Oefening 1: Basis superlatieve bijwoorden
2. Dit is *het best* geschreven essay in de klas. (Hint: Gebruik de superlatieve vorm van ‘goed’)
3. Hij spreekt *het duidelijkst* tijdens presentaties. (Hint: Gebruik de superlatieve vorm van ‘duidelijk’)
4. Van alle leerlingen leest zij *het vlugst*. (Hint: Gebruik de superlatieve vorm van ‘vlug’)
5. Dit liedje klinkt *het mooist* op de gitaar. (Hint: Gebruik de superlatieve vorm van ‘mooi’)
6. De hond blaft *het hardst* om middernacht. (Hint: Gebruik de superlatieve vorm van ‘hard’)
7. Zij reageert *het snelst* op e-mails. (Hint: Gebruik de superlatieve vorm van ‘snel’)

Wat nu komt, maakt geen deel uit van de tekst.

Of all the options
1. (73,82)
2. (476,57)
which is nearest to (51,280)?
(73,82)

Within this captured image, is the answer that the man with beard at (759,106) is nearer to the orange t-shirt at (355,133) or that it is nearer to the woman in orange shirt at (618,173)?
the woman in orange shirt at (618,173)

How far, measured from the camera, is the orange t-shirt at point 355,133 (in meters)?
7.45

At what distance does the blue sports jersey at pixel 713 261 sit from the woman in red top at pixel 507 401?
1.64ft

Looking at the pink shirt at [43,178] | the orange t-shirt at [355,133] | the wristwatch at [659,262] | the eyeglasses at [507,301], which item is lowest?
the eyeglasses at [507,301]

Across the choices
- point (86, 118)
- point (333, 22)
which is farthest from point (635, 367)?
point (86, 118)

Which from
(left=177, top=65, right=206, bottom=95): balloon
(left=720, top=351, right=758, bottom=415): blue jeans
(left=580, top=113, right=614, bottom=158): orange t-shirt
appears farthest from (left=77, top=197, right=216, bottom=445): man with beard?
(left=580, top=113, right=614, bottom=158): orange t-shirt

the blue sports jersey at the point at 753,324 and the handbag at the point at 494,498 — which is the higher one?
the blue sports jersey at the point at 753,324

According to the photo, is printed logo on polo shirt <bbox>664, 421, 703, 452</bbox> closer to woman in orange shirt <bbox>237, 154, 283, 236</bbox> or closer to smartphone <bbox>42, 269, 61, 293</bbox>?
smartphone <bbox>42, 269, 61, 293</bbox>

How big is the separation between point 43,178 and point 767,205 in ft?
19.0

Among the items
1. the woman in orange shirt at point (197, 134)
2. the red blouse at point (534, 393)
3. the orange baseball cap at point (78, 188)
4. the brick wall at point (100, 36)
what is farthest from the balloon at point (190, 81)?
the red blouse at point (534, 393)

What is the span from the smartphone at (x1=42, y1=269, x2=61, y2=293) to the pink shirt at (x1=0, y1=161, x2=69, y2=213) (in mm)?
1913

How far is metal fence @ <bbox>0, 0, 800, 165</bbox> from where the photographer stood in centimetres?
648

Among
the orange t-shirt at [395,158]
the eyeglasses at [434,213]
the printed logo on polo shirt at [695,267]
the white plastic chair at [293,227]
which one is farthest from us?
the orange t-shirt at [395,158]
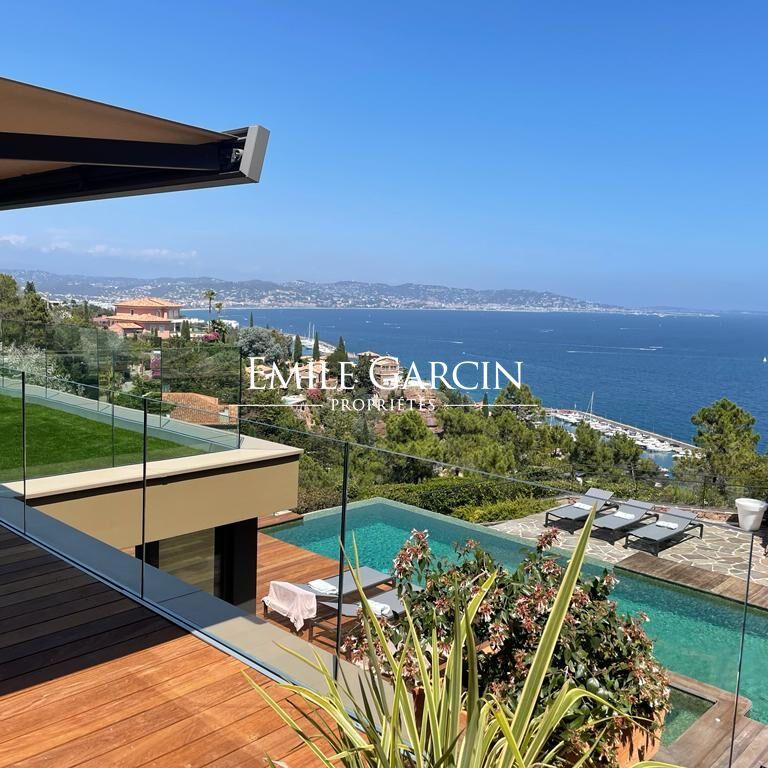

8. Van alle spelers scoort hij *het hoogst*. (Hint: Gebruik de superlatieve vorm van ‘hoog’)
9. Dit is *het duidelijkst* uitgelegde concept tot nu toe. (Hint: Gebruik de superlatieve vorm van ‘duidelijk’)
10. Van de drie opties werkt deze methode *het best*. (Hint: Gebruik de superlatieve vorm van ‘goed’)
Oefening 2: Gevorderde zinnen met superlatieve bijwoorden
2. Van alle kandidaten spreekt hij *het overtuigendst*. (Hint: Gebruik de superlatieve vorm van ‘overtuigend’)
3. Dit apparaat werkt *het efficiëntst* onder zware omstandigheden. (Hint: Gebruik de superlatieve vorm van ‘efficiënt’)
4. Zij danst *het sierlijkst* op het podium. (Hint: Gebruik de superlatieve vorm van ‘sierlijk’)
5. Van alle antwoorden is dit *het nauwkeurigst*. (Hint: Gebruik de superlatieve vorm van ‘nauwkeurig’)
6. Hij werkt *het geconcentreerdst* tijdens de avonduren. (Hint: Gebruik de superlatieve vorm van ‘geconcentreerd’)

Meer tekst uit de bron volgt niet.